Rogue-wave structures for a generalized (3+1)-dimensional nonlinear wave equation in liquid with gas bubbles

Abstract This study explores the behavior of higher-order rogue waves within a (3+1)-dimensional generalized nonlinear wave equation in liquid-containing gas bubbles. It creates the investigated equation's Hirota $D$-operator bilinear form. We employ a generalized formula with real parameters to obtain the rogue waves up to the third order using the direct symbolic technique. The analysis reveals that the second and third-order rogue solutions produce two and three-waves, respectively. To gain deeper insights, we use the Cole-Hopf transformation on the transformed variables $\xi$ and $\eta$ to produce a bilinear equation.

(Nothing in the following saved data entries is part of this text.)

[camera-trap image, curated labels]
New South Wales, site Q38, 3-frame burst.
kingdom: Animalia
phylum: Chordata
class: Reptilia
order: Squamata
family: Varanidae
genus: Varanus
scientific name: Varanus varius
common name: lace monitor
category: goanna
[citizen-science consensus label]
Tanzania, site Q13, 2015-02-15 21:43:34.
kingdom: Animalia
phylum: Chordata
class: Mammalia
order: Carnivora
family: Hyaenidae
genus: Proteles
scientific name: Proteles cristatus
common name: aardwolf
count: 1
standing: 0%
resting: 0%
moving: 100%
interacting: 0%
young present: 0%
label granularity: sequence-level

Using system software \textit{Mathematica}, the dynamic analysis presents the graphics for the obtained solutions in transformed $\xi, \eta$ and original spatial-temporal coordinates $x,y,z,t$. These visualizations reveal rogue waves' intricate structure and evolution, capturing their localized interactions and significant presence within nonlinear systems. We demonstrate that rogue waves, characterized by their substantial height and sudden appearance, are prevalent in various nonlinear events. The equation examined in this study offers valuable insights into the evolution of longer waves with smaller amplitudes, which is particularly relevant in fields such as fluid dynamics, dispersive media, and plasmas. The implications of this research extend across multiple scientific domains, including fiber optics, oceanography, dusty plasma, and nonlinear systems, where understanding the behavior of rogue waves is crucial for both theoretical and practical applications.